Welcome to our first review of a Digital Storm PC. Today in the lab we have the Digital Storm Bolt, a powerful small form-factor desktop designed and built just outside of Silicon Valley, California.
Normally when downsizing hardware, one would have to give up performance. With the Bolt, this isn't the case. While limited in expansion options, the Mini-ITX motherboard is fully capable of running a quad-core CPU and powerful video card.
Another fear when going to a small form-factor system is that components will be custom and proprietary. If this is the case, upgrading a system can prove difficult in the future. Luckily for us, the Digital Storm Bolt makes use of standard PC hardware.
We're also announcing a slight change to our desktop testing methodology.
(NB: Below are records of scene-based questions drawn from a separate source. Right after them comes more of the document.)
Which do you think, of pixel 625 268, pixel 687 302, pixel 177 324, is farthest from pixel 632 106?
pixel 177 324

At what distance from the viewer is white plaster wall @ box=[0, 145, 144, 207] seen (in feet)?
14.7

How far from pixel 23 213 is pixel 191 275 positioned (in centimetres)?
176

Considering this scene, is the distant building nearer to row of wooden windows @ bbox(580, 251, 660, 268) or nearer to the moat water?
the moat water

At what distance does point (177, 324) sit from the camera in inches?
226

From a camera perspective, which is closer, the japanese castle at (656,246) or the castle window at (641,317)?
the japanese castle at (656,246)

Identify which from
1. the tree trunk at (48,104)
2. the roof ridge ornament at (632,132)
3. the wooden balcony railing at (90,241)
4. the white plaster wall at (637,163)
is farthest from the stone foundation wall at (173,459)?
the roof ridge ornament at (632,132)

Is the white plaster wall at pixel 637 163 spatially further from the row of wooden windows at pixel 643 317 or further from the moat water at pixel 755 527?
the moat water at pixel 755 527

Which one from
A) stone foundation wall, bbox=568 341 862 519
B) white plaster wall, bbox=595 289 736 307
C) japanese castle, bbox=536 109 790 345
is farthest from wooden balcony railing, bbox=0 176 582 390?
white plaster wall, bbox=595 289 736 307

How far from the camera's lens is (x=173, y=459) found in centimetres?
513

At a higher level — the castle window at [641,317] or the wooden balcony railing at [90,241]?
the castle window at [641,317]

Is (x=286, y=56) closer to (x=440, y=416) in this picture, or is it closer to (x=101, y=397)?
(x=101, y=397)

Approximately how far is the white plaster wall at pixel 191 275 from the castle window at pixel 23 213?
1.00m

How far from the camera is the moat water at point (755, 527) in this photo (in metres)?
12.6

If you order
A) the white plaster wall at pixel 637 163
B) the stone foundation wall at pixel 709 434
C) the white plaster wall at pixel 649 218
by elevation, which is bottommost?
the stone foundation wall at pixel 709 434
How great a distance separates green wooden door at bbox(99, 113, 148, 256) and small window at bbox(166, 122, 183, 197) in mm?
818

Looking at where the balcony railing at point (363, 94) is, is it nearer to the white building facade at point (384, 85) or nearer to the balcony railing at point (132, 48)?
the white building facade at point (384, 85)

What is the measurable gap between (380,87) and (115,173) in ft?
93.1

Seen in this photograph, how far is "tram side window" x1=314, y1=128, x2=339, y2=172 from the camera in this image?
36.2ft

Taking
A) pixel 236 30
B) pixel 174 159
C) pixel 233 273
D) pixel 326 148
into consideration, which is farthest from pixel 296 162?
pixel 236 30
We have added Crysis 3 because there is no other game that can challenge a system as well as it can. Without further ado, let's check out just how well the Bolt performs.
Specifications, Configurations, Pricing
The Digital Storm Bolt we are reviewing today comes equipped with the Intel Core i7-3770K. This quad-core part features HyperThreading technology and comes clocked at 3.5GHz, though this speed can be easily increased by overclocking.
The 3770K processor is slotted into a GIGABYTE GA-Z77N-WIFI. This Mini-ITX motherboard features the Z77 chipset and onboard WiFi, allowing users to connect up to their home network from wherever they set up the Bolt.
RAM is provided by Corsair, with the system being equipped with 8GB of DDR3 1600MHz Vengeance RAM. Storage comes in the form of a 120GB Corsair Neutron GTX and a 500GB 7,200 RPM hard disk for mass storage.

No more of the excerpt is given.